THE PROBLEM. Reproduce the material word for word, from the line containing "How far is the distance" through the final line, including both.

PROVIDED DATA.
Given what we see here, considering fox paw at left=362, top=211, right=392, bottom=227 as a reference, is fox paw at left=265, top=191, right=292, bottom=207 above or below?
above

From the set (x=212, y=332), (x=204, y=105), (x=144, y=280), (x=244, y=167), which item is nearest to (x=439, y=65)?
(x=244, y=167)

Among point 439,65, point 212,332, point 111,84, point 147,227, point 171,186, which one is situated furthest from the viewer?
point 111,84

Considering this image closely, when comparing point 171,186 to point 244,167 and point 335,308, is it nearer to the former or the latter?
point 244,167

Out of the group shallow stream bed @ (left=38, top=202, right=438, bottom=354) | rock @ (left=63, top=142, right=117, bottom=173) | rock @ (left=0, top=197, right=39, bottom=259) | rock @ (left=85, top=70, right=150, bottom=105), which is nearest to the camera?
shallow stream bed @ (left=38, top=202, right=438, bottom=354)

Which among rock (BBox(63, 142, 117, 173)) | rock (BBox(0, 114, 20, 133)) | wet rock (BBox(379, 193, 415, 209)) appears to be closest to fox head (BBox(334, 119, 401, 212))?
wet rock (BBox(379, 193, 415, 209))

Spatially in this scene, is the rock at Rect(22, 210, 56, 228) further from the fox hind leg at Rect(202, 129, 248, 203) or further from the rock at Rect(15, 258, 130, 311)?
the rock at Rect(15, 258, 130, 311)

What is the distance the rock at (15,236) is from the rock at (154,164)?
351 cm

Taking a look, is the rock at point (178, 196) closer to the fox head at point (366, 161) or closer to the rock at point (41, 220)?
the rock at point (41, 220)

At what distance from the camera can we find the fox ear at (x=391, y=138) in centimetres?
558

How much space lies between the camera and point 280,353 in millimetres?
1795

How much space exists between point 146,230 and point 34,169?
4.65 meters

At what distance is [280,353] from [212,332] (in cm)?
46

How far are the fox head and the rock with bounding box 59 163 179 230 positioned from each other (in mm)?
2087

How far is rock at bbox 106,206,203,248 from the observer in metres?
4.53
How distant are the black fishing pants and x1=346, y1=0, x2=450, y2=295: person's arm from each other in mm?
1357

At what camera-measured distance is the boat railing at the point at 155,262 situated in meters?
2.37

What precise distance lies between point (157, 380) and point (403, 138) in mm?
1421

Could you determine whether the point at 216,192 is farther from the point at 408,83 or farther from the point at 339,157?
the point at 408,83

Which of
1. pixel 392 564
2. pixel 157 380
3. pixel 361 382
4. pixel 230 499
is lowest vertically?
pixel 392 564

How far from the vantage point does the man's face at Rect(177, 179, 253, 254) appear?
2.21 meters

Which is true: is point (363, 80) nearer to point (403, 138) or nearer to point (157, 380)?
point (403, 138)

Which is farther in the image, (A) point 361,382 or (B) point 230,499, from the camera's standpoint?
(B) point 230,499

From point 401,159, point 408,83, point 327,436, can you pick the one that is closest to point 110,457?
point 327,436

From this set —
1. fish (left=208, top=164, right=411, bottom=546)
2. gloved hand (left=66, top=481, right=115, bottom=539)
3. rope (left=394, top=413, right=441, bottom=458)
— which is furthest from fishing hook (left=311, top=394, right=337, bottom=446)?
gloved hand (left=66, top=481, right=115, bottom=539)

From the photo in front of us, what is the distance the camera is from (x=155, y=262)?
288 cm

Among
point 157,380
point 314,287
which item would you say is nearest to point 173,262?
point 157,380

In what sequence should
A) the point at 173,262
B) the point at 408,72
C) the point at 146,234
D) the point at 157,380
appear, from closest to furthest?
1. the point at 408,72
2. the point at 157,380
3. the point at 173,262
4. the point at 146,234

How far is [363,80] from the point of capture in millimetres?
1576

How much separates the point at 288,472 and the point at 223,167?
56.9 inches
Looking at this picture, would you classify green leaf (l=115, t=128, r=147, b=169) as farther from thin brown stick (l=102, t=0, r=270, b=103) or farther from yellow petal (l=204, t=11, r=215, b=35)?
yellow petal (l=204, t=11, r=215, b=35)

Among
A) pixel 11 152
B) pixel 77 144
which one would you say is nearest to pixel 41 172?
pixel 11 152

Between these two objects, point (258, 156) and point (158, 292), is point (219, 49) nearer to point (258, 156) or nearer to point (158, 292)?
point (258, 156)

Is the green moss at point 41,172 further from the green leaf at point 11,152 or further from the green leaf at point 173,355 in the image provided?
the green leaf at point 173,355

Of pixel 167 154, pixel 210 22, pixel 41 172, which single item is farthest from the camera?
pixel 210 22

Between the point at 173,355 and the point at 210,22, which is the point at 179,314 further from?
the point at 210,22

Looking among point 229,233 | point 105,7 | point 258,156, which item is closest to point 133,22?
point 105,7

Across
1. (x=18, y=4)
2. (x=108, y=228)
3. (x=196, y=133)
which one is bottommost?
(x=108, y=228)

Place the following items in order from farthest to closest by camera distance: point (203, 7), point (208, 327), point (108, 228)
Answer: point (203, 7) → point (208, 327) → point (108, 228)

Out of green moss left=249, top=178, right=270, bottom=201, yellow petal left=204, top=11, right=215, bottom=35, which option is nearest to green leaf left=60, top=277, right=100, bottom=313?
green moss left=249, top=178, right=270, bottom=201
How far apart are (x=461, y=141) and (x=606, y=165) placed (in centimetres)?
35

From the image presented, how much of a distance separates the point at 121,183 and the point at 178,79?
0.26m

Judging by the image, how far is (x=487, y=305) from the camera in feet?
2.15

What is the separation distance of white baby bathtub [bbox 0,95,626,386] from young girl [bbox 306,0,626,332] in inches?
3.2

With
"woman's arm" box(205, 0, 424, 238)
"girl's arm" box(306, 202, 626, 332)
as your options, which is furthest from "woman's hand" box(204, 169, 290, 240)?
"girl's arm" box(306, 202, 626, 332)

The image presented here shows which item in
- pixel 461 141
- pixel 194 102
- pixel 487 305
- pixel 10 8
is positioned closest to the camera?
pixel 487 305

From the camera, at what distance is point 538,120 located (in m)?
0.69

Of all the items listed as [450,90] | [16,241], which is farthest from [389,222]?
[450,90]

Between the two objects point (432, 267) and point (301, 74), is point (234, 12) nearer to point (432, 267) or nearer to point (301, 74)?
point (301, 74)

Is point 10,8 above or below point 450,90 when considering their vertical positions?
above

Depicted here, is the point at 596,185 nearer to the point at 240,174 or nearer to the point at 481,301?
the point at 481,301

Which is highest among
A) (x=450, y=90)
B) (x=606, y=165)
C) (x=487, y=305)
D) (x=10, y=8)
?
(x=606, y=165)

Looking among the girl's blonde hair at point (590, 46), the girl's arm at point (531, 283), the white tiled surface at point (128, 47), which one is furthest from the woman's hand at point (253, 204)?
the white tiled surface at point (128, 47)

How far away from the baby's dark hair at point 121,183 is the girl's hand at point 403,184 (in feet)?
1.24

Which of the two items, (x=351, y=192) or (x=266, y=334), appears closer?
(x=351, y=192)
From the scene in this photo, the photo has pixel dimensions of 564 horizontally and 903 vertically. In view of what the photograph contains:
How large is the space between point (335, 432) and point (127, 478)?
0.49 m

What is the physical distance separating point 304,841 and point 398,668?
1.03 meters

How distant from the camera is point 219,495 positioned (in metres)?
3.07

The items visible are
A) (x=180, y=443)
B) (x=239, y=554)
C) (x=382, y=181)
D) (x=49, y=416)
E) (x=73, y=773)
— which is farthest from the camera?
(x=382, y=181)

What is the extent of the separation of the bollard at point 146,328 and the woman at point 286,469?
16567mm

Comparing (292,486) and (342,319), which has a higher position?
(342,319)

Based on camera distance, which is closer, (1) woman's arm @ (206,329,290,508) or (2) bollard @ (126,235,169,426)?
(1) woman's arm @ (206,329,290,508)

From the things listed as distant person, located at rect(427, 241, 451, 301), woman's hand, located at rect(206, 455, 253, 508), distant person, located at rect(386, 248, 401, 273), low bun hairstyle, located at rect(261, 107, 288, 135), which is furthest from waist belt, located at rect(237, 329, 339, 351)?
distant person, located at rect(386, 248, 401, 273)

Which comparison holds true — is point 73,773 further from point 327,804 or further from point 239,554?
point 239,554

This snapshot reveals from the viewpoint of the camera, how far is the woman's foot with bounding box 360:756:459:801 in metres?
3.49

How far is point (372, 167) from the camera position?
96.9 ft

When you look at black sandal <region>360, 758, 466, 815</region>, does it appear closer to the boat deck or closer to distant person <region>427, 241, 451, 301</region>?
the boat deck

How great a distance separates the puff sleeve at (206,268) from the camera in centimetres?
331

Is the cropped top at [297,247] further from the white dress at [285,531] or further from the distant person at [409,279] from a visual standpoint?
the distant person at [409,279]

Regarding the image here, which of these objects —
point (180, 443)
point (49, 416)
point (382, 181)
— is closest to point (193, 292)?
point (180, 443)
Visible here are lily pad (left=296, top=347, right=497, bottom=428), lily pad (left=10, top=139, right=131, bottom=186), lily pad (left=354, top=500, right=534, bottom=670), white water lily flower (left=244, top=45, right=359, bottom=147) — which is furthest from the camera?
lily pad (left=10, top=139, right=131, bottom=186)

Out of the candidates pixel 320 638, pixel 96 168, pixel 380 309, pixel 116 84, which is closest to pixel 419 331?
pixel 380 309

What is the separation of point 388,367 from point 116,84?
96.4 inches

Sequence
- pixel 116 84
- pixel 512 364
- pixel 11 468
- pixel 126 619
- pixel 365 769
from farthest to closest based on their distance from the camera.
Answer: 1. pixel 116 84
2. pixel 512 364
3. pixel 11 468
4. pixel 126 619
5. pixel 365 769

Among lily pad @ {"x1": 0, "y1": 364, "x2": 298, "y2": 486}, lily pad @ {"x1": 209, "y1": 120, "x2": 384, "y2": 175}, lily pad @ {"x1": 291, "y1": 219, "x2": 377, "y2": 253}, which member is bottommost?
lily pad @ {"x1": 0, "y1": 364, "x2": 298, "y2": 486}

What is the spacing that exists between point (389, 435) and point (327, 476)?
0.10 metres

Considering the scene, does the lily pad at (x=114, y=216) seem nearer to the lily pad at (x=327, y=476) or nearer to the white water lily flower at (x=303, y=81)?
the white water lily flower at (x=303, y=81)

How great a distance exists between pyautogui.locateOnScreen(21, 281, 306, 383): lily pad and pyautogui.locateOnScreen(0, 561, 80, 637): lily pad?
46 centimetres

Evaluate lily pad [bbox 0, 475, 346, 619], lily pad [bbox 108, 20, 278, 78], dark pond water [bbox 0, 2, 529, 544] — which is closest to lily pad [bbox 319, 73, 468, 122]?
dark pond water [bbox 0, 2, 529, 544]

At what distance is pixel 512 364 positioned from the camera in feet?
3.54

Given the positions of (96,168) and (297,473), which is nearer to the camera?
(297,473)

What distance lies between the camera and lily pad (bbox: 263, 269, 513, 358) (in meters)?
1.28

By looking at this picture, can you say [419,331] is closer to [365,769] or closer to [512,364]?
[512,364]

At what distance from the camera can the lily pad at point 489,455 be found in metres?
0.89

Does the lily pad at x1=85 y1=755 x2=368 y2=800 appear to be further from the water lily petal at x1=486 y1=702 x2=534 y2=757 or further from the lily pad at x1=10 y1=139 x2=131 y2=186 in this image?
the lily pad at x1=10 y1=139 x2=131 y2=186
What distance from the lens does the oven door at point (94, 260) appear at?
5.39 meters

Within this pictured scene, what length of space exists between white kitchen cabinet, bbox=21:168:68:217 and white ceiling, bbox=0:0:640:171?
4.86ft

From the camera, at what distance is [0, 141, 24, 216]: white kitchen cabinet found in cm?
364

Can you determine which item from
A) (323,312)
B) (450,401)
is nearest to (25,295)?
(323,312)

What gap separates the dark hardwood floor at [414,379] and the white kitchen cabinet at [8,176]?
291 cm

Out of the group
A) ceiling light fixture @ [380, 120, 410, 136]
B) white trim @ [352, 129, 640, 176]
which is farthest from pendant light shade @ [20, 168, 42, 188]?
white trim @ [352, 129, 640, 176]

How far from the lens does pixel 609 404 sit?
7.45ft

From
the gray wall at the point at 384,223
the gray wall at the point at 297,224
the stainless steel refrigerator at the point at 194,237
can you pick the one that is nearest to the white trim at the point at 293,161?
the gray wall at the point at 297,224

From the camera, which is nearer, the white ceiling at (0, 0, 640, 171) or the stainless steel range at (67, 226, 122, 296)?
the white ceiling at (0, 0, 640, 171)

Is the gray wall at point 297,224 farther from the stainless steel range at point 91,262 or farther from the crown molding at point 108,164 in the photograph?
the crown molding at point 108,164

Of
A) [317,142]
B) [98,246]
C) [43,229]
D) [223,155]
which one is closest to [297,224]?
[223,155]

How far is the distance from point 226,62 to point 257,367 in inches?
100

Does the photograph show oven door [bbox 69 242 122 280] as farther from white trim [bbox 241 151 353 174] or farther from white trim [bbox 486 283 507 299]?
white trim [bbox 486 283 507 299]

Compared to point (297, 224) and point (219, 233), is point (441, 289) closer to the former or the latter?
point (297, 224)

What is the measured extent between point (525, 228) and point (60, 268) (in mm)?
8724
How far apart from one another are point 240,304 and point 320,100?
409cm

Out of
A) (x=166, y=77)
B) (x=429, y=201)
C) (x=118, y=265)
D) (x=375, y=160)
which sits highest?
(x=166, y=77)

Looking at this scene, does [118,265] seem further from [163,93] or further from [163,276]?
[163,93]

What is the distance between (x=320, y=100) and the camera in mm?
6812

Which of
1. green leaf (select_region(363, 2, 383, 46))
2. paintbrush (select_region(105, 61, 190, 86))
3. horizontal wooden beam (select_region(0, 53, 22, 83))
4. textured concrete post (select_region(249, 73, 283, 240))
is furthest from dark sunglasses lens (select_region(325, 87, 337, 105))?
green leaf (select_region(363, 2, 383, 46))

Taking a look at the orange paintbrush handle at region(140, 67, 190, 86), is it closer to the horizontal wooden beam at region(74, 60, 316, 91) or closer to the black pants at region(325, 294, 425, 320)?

ANSWER FOR THIS EXERCISE.
How far is the distance from point 226,62 to point 257,367 in inches?
100

Does the photograph show oven door [bbox 69 242 122 280] as farther from white trim [bbox 241 151 353 174] or farther from white trim [bbox 486 283 507 299]?
white trim [bbox 486 283 507 299]

Compared to point (297, 224) and point (219, 233), is point (441, 289) closer to the former or the latter?
point (297, 224)

What is the measured extent between point (525, 228) and point (60, 268) (in mm)?
8724
How far apart from one another are point 240,304 and point 320,100?
409cm

Out of
A) (x=166, y=77)
B) (x=429, y=201)
C) (x=118, y=265)
D) (x=375, y=160)
which sits highest?
(x=166, y=77)

Looking at this scene, does [118,265] seem further from [163,93] or further from [163,276]?
[163,93]

What is the distance between (x=320, y=100) and the camera in mm?
6812

Which of
1. green leaf (select_region(363, 2, 383, 46))
2. paintbrush (select_region(105, 61, 190, 86))
3. horizontal wooden beam (select_region(0, 53, 22, 83))
4. textured concrete post (select_region(249, 73, 283, 240))
is furthest from dark sunglasses lens (select_region(325, 87, 337, 105))?
green leaf (select_region(363, 2, 383, 46))

Taking a look at the orange paintbrush handle at region(140, 67, 190, 86), is it closer to the horizontal wooden beam at region(74, 60, 316, 91) or closer to the black pants at region(325, 294, 425, 320)?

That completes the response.